(Source records)
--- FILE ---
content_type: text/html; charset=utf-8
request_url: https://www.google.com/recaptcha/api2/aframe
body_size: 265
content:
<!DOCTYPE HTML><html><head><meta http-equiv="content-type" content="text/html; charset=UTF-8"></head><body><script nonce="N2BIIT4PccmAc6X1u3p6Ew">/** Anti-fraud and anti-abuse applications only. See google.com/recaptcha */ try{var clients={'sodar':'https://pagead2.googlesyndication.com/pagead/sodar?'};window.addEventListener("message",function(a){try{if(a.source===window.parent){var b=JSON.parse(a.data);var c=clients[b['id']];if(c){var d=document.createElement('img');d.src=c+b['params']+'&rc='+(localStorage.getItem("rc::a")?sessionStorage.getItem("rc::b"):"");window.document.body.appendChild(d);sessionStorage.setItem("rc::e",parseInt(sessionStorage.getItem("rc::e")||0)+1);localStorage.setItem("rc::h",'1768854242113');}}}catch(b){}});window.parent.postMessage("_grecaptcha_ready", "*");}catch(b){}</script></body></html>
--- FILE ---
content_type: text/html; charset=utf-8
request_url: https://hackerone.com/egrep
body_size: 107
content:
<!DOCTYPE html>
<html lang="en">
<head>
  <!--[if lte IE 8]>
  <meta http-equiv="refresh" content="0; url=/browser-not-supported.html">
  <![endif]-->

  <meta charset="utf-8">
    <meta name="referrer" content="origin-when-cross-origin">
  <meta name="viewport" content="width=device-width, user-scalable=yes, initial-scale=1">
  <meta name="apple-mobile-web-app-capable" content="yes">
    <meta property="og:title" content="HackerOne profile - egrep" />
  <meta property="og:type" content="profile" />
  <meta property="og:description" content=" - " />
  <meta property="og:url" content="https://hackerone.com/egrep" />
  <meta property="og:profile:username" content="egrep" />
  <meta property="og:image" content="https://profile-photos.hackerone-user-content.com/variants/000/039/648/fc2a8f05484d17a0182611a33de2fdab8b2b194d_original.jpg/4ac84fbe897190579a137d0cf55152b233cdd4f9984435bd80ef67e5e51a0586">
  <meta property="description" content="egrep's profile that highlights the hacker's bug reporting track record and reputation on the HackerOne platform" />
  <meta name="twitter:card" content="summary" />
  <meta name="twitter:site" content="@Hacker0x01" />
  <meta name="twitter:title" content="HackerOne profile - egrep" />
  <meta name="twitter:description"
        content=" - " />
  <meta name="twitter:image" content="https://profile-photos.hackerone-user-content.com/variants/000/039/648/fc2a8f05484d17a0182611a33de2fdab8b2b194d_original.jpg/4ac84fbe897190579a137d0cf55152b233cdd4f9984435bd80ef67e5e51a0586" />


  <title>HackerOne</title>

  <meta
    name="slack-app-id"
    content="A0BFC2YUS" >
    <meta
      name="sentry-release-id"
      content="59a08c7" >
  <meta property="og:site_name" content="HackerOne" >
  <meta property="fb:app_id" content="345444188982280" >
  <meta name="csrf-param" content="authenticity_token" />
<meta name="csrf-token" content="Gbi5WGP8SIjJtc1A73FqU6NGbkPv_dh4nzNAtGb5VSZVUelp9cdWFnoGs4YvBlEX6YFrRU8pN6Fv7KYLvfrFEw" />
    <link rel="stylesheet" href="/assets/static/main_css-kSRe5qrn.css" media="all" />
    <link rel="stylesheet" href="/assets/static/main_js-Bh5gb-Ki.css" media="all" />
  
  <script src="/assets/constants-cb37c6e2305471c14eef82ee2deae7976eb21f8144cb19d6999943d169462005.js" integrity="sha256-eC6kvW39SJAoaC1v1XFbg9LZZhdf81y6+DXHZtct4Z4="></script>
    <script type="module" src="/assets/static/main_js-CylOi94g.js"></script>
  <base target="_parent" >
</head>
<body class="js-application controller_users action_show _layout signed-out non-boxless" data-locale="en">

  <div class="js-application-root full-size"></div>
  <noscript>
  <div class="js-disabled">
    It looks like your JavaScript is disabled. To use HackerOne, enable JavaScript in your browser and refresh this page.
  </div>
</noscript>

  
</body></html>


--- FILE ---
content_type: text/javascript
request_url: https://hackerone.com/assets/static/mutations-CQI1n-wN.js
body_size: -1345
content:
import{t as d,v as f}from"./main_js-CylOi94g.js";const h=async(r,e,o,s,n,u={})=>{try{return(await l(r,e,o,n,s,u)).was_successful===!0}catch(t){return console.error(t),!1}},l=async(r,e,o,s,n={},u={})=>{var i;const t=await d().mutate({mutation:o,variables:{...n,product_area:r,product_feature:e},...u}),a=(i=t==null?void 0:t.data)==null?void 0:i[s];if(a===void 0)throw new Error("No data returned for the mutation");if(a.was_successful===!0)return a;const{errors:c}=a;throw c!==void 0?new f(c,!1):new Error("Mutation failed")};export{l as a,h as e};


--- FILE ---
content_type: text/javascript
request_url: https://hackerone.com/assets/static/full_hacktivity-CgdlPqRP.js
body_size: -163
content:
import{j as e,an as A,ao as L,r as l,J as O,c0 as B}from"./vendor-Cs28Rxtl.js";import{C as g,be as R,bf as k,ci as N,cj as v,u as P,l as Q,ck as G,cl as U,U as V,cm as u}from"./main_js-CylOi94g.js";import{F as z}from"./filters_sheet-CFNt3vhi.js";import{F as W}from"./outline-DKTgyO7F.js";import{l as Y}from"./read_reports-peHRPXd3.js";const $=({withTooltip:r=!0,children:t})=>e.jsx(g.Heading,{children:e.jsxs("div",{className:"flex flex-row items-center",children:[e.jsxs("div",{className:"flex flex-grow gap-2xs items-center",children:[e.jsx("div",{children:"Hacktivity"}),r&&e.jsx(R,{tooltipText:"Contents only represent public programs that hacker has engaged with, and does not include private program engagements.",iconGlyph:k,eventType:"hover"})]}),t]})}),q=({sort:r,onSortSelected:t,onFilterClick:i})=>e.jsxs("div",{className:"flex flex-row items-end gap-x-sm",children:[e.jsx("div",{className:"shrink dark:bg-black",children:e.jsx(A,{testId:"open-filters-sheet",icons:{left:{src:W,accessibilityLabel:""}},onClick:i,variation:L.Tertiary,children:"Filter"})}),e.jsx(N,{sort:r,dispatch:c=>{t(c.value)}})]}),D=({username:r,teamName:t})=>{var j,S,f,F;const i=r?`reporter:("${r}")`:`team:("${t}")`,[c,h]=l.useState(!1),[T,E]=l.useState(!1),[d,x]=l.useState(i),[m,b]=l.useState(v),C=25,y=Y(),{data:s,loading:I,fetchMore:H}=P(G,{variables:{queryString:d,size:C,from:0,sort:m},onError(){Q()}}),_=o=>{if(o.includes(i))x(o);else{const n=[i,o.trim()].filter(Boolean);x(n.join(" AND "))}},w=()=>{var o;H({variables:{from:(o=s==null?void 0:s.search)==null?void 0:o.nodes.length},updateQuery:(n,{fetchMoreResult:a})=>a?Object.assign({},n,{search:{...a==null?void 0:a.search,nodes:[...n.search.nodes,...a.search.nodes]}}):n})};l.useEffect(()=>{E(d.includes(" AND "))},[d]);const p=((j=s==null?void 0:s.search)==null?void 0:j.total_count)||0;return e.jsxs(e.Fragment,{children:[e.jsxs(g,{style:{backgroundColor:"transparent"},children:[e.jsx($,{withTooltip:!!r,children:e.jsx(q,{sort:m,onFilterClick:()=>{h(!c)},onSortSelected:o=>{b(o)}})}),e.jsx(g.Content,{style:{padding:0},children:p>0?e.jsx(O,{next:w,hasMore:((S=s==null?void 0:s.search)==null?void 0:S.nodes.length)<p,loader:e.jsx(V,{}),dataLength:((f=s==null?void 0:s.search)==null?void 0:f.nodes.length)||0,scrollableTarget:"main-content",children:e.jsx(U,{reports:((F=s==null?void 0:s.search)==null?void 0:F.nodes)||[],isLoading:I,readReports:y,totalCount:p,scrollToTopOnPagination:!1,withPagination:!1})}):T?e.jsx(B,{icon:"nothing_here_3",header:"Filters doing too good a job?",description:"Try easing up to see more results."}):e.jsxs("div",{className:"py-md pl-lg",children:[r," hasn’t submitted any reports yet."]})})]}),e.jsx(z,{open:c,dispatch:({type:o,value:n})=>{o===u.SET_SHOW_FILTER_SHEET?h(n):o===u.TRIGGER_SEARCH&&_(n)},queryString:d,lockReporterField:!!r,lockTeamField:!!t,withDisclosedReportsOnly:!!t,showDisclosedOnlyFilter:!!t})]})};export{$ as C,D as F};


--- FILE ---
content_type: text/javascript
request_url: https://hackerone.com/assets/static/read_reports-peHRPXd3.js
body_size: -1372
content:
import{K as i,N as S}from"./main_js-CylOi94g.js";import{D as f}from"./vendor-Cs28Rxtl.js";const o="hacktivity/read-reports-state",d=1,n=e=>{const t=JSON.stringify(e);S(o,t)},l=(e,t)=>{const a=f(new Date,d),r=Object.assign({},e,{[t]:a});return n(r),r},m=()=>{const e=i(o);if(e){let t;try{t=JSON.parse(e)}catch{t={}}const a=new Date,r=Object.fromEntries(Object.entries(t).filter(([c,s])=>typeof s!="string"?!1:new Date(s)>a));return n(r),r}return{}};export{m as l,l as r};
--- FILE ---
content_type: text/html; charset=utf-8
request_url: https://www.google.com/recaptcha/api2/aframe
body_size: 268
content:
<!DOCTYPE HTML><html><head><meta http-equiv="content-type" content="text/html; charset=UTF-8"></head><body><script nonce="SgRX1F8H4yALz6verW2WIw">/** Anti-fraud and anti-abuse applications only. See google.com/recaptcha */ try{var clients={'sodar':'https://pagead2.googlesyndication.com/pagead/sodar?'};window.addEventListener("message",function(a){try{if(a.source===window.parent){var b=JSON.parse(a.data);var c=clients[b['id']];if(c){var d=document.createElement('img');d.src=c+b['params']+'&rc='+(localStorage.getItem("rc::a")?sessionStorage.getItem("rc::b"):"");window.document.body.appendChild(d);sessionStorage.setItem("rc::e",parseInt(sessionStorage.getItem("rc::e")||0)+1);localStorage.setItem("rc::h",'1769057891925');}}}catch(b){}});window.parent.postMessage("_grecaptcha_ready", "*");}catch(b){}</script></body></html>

> [Exercise brief]: Find every line above that contains the word "appendChild", and return each one.

> [Written response]:
<!DOCTYPE HTML><html><head><meta http-equiv="content-type" content="text/html; charset=UTF-8"></head><body><script nonce="N2BIIT4PccmAc6X1u3p6Ew">/** Anti-fraud and anti-abuse applications only. See google.com/recaptcha */ try{var clients={'sodar':'https://pagead2.googlesyndication.com/pagead/sodar?'};window.addEventListener("message",function(a){try{if(a.source===window.parent){var b=JSON.parse(a.data);var c=clients[b['id']];if(c){var d=document.createElement('img');d.src=c+b['params']+'&rc='+(localStorage.getItem("rc::a")?sessionStorage.getItem("rc::b"):"");window.document.body.appendChild(d);sessionStorage.setItem("rc::e",parseInt(sessionStorage.getItem("rc::e")||0)+1);localStorage.setItem("rc::h",'1768854242113');}}}catch(b){}});window.parent.postMessage("_grecaptcha_ready", "*");}catch(b){}</script></body></html>
<!DOCTYPE HTML><html><head><meta http-equiv="content-type" content="text/html; charset=UTF-8"></head><body><script nonce="SgRX1F8H4yALz6verW2WIw">/** Anti-fraud and anti-abuse applications only. See google.com/recaptcha */ try{var clients={'sodar':'https://pagead2.googlesyndication.com/pagead/sodar?'};window.addEventListener("message",function(a){try{if(a.source===window.parent){var b=JSON.parse(a.data);var c=clients[b['id']];if(c){var d=document.createElement('img');d.src=c+b['params']+'&rc='+(localStorage.getItem("rc::a")?sessionStorage.getItem("rc::b"):"");window.document.body.appendChild(d);sessionStorage.setItem("rc::e",parseInt(sessionStorage.getItem("rc::e")||0)+1);localStorage.setItem("rc::h",'1769057891925');}}}catch(b){}});window.parent.postMessage("_grecaptcha_ready", "*");}catch(b){}</script></body></html>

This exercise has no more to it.